Given text =>
____________________
STAPLE OF NEWS VII (July 2004)
Update on the Shakespeare Industry
Earlier this year, the editors of Folio received a copy of Life is but a Verse: Well-Rhymed and Bold, Selected Writings by Daniil Pashkoff and Friends, ed. Katherina Marshfield (Braunschweig: Writers Ink e.V., 2002). This curious collection of verse written by and to commemorate the dynamic and charismatic Russian student-poet Daniil Pashkoff (who died of diabetes at an early age in 1999), contains a poem that should be of interest also to Shakespeareans. It is “A Letter from Bottom the Weaver to His Wife, Mrs. Bottom,” here reproduced by kind permission of Lawrence Guntner of the TU Englisches Seminar at Braunschweig:
My dear wife, my heart’s attentive nurse,
Your humble husband never talked in verse,
My life was dull like badly-written prose,
But now it is blooming like a rose,
Lofty words are in my mouth now formed,
I am Bottom still, but have been transformed!
I was a weaver, a mechanical,
Just in this acid life a chemical,
I laboured hard to earn my brown bread:
Was I a fool? Had I a donkey’s head?
I planned on stage as Pyramus to come
But then, instead, a king did I become.
A fair queen, who is an elf, a sprite,
She fell in love just as she caught my sight.
She heard my ditty, yes, she heard me sing,
My dulcet voice made me her duke and king;
She heard me speak, she saw that I am wise,
My words made her for me blind love devise.
I went with her into a bower
And had with her a pleasant hour,
She fed me with green figs and dewberries,
With grapes, with apricots and mulberries.
She plucked the wings from butterflies
And fanned the moonbeams from my sleeping eyes.
And now I shall never feel a need
Because with me is Master Mustardseed,
With him is Cobweb and with them is Moth
And each of them the favours for me doth.
If I return, I’ll be an ass, a fool
It’s dank at home – here it’s cool.
Still I see you and hear your shrill cry:
Hard to forget, though hard I try.
____________________
Exercise requirements =>
Carry on the Shakespeare news item from its last line. The listing has no connection to the Shakespeare news item.

Material provided =>
____________________
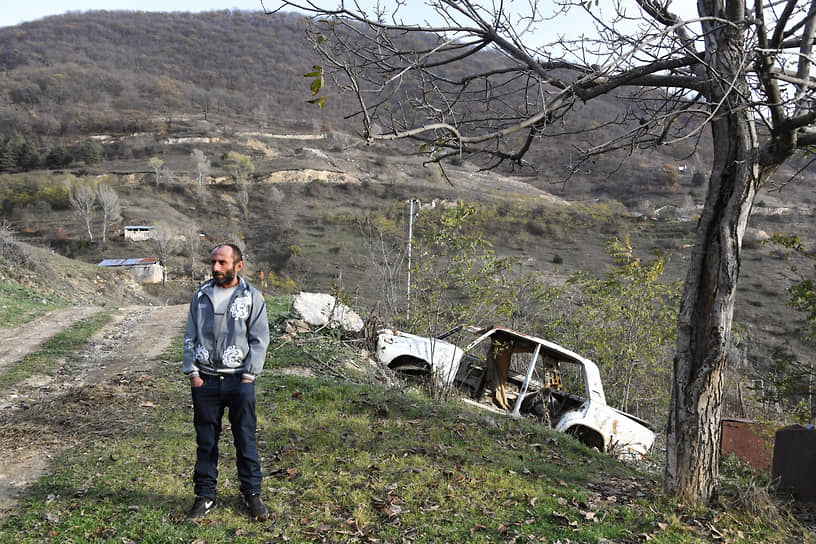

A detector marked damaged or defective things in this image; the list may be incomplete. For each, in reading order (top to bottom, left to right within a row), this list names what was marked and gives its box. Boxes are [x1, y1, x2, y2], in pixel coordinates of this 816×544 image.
____________________
Written answer =>
But waste I time, it is high time to stop.
Your faithful Bottom, who has reached the top.
There is also a new, updated version (2003) of Norman Sanders’ 1983 Othello edition in the New Cambridge Shakespeare (ISBN 0-521-53517-4 PB at £ 7.99 and ISBN 0-521-82795-7 HB at £ 35.00). “Updated” here does not mean that the text and the apparatus have been adjusted in response to, say, Ernst Honigmann’s sly third Arden edition of 1997. There was no real need. Cambridge, of course, already has its own rejoinder to the issue in its Quarto series, with the 1622 version of Othello edited by Scott McMillin, and it is McMillin who has written a substantial chapter on the critical traditions and stage practice of Othello since the early nineteen-eighties, and updated the Reading List at the back of the volume.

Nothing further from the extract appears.